WHAT IS EXPECTED =
Below is some material; transcribe all of it exactly.
====== RECORD EXTRACTS ======
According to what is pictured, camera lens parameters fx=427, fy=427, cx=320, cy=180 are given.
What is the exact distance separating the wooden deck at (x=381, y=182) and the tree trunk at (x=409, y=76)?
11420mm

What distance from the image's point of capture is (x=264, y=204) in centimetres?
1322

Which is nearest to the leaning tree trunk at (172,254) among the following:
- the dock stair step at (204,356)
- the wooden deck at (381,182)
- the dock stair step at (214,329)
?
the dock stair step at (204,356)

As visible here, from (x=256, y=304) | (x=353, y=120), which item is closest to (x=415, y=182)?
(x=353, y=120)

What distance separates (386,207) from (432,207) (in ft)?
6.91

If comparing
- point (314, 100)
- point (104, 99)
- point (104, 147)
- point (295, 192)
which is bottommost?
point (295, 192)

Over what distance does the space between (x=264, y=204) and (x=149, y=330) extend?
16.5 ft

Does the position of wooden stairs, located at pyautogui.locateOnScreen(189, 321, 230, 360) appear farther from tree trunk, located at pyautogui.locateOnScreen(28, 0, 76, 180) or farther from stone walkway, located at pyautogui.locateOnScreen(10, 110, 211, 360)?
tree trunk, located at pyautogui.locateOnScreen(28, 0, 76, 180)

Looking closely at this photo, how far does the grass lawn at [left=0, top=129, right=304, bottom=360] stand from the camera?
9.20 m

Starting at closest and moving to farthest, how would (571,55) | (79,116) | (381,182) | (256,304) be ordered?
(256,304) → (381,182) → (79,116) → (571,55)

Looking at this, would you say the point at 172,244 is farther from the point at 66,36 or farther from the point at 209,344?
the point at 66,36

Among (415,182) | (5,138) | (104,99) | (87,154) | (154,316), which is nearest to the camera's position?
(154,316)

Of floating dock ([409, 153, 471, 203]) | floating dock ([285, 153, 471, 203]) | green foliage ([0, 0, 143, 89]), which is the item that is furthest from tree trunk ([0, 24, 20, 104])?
======
ANSWER TO THE TASK =
According to what is pictured, camera lens parameters fx=427, fy=427, cx=320, cy=180 are given.
What is the exact distance separating the wooden deck at (x=381, y=182) and the tree trunk at (x=409, y=76)?
11420mm

What distance from the image's point of capture is (x=264, y=204) in centimetres?
1322

Which is nearest to the leaning tree trunk at (172,254) among the following:
- the dock stair step at (204,356)
- the wooden deck at (381,182)
- the dock stair step at (214,329)
?
the dock stair step at (204,356)

As visible here, from (x=256, y=304) | (x=353, y=120), which item is closest to (x=415, y=182)?
(x=353, y=120)

What distance separates (386,207) from (432,207) (in ft)?
6.91

If comparing
- point (314, 100)
- point (104, 99)
- point (104, 147)
- point (295, 192)
which is bottommost?
point (295, 192)

Over what distance does the space between (x=264, y=204) and (x=149, y=330) extend?
16.5 ft

Does the position of wooden stairs, located at pyautogui.locateOnScreen(189, 321, 230, 360) appear farther from tree trunk, located at pyautogui.locateOnScreen(28, 0, 76, 180) or farther from stone walkway, located at pyautogui.locateOnScreen(10, 110, 211, 360)?
tree trunk, located at pyautogui.locateOnScreen(28, 0, 76, 180)

Looking closely at this photo, how far does the grass lawn at [left=0, top=129, right=304, bottom=360] stand from the camera?
9.20 m

Starting at closest and moving to farthest, how would (571,55) | (79,116) | (381,182) | (256,304) be ordered?
(256,304) → (381,182) → (79,116) → (571,55)

Looking at this, would you say the point at 172,244 is farther from the point at 66,36 or farther from the point at 209,344?
the point at 66,36

Among (415,182) | (5,138) | (104,99) | (87,154) | (154,316), which is nearest to the camera's position?
(154,316)

Of floating dock ([409, 153, 471, 203]) | floating dock ([285, 153, 471, 203]) | green foliage ([0, 0, 143, 89]), which is the item that is furthest from tree trunk ([0, 24, 20, 104])?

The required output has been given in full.